** BEGIN Data provided **

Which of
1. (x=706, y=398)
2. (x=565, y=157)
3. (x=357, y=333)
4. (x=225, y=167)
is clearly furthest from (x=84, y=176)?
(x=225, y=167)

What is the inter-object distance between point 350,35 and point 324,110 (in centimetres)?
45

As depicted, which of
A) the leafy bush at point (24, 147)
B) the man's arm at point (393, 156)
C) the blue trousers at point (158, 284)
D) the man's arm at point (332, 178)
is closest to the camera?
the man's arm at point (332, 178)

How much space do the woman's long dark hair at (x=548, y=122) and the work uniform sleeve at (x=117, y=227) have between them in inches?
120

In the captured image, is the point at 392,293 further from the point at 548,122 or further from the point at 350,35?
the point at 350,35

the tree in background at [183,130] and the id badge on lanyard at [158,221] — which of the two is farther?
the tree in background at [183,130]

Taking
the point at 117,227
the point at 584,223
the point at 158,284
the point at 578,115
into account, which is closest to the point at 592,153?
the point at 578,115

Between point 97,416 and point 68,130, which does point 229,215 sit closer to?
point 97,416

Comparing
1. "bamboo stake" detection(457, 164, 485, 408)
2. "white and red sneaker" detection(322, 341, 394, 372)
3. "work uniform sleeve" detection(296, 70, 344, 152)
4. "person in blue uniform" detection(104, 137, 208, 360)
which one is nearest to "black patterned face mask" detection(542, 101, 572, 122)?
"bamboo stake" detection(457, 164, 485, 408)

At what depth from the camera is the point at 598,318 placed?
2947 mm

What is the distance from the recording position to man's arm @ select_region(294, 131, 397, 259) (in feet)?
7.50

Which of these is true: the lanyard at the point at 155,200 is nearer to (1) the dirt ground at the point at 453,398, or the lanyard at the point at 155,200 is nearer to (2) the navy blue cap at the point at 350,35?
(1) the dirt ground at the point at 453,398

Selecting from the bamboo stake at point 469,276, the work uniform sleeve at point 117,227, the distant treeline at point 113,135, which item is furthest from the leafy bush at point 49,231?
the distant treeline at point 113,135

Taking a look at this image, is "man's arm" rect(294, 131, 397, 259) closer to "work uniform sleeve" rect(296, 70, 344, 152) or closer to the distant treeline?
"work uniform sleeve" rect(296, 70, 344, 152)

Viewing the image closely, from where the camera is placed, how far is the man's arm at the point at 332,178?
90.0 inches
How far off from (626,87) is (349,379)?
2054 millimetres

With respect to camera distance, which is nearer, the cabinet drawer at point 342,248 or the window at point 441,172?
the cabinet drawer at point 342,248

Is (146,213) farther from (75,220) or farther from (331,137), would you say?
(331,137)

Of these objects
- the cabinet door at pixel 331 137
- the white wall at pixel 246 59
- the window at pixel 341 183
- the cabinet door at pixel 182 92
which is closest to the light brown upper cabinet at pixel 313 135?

** END Data provided **

Include both ends. Return the line holding "At what depth" and all lines after it in the records above, exactly as written.

- [Finished exercise]
At what depth from the camera is the point at 598,318 placed?
2947 mm

What is the distance from the recording position to man's arm @ select_region(294, 131, 397, 259) (in feet)?
7.50

Which of these is true: the lanyard at the point at 155,200 is nearer to (1) the dirt ground at the point at 453,398, or the lanyard at the point at 155,200 is nearer to (2) the navy blue cap at the point at 350,35?
(1) the dirt ground at the point at 453,398

Selecting from the bamboo stake at point 469,276, the work uniform sleeve at point 117,227, the distant treeline at point 113,135, which item is furthest from the leafy bush at point 49,231?
the distant treeline at point 113,135

Taking a look at this image, is "man's arm" rect(294, 131, 397, 259) closer to "work uniform sleeve" rect(296, 70, 344, 152) or closer to the distant treeline?
"work uniform sleeve" rect(296, 70, 344, 152)

Viewing the image closely, from where the camera is placed, how far is the man's arm at the point at 332,178?
90.0 inches
How far off from (626,87) is (349,379)?
2054 millimetres

With respect to camera distance, which is nearer, the cabinet drawer at point 342,248 or the window at point 441,172?
the cabinet drawer at point 342,248

Is (146,213) farther from (75,220) or farther from (331,137), would you say?
(331,137)

Of these objects
- the cabinet door at pixel 331 137
- the white wall at pixel 246 59
- the window at pixel 341 183
- the cabinet door at pixel 182 92
which is closest to the light brown upper cabinet at pixel 313 135?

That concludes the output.